Extract provided:
Several years ago, I was determined and ready to buy a new vehicle. I happened to be at my grandparents place at the time in upstate New York and my grandfather saw me perusing the local paper for dealerships making good deals. I told him that I was interested in getting a new pickup truck, something that I could use to go back and forth to grad school and carry all my stuff.
“Well, I’ll tell you what,” he said, “the best darn vehicle I ever had was a 1937 Ford Pickup. That thing just ran forever, it seems to me.” Then he winked, smiled, and added, “And, even better, I met your grandmother while I was driving that thing.”
So I went on down to the local Ford dealership and announced to the salesman wearing a plaid jacket and striped tie that I wanted to buy a pickup truck. My new best friend smiled a huge smile, shook my hand, and led me over to the part of the showroom dedicated to their latest line of beautiful F-150s.
“No, no,” I said, “I want to buy a 1937 pickup.”
“But we don’t sell used cars here, son, and certainly not classics like that.”
“I don’t want a used 1937 pickup,” I replied. “I want a new 1937 pickup.”
“There is no such thing,” he said, in an obvious state of confusion or maybe annoyance.
I scratched my head. “I don’t understand. I mean, you guys still have the drawings and such, right? And if you can build these big, shiny new things, then you can certainly go back and build something more simple, right? My granddad told me not to get suckered in. He said that I don’t need all these new-fangled bells and whistles.”
For the next hour, the salesman, named Pete by way (Pistol Pete, he chuckled to himself), tried to talk me into buying one of the current year models. He showed me everything, explaining with fast-talking expertise the dramatic advantages that his trucks had over the competition and even, he tossed in for me, far older models. But I was not totally convinced. Pistol Pete just shrugged and gave me his business card with a scribbled phone number for someone at their corporate headquarters who might be better able to help me. I left thinking that might have just lost the best friend I’d had for the last ninety minutes.
The next day, I called the corporate headquarters and tried to make clear what I wanted. I got bumped from department to department several times until I finally got someone named George seemingly willing to indulge me.
I told George what I wanted, but I also told him that I was impressed with what Pistol Pete the salesman had shown me. I said, “I’d really like to get that 1937 pickup with an automatic transmission, with overdrive, and cruise control. I would really like more speed and better handling. Better gas mileage too. Also, I’m thinking that I need more safety stuff, so I’d like that pickup to have air bags, modern crushable bumpers, and the latest auto glass. Plus, I’d like a bit more life and reliability, so building in that self-diagnostic system and computer would be good. And I read that some new body materials are less prone to corrosion, so build it out of new stuff.”

Action item A: In the pickup-truck story, what vehicle does the grandfather call the best he ever had?
Action item B: Continue the story about buying a 1937 pickup, picking up right after the narrator lists the upgrades for George.

Supplied information:

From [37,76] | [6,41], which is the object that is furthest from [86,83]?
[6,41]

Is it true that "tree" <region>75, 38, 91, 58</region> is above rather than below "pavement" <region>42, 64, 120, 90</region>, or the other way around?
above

Answer area A: A 1937 Ford Pickup.

Answer area B:
“So,” said George, who sounded perpetually half asleep when he spoke, “you want a 1937 pickup truck, with all modern features, built to all modern standards, with more performance, with better reliability, and with greater safety. Do I have that right?”
“Finally,” I said, “someone who understands! You’ve got it! That’s exactly what I want!”
“Right, then we will have to design you a new vehicle from scratch. That will take about two years of design effort, building a few prototypes, and then another couple of years of road testing and then certification from the federal highway authorities — which, by the way, will result in a bunch more changes unless you only want to drive it on Sundays and holidays like an antique car. Overall then I’m projecting that we’re talking, maybe, forty or fifty millions dollars as a starting point.”
“Huh? What are you talking about? That’s outrageous,” I yelled into the phone in dismay. “You built this thing 50 years ago, didn’t you? It didn’t cost that much then for goodness sake, even with inflation. Surely you’ve got the drawings just lying around somewhere, right?”
“No, actually we don’t,” said George in his tired monotone. “And even if we did and we had to build exactly a 1937 pickup, as it was built back then, it would be a project. To start, we would have to rebuild all of the tooling, recreate the materials we used back then, and reconstitute suppliers who have long since gone out of business. Add to that all of your new requirements and, well, you’ve got a whole new vehicle, right? So, basically, we’ll just have to start from scratch.”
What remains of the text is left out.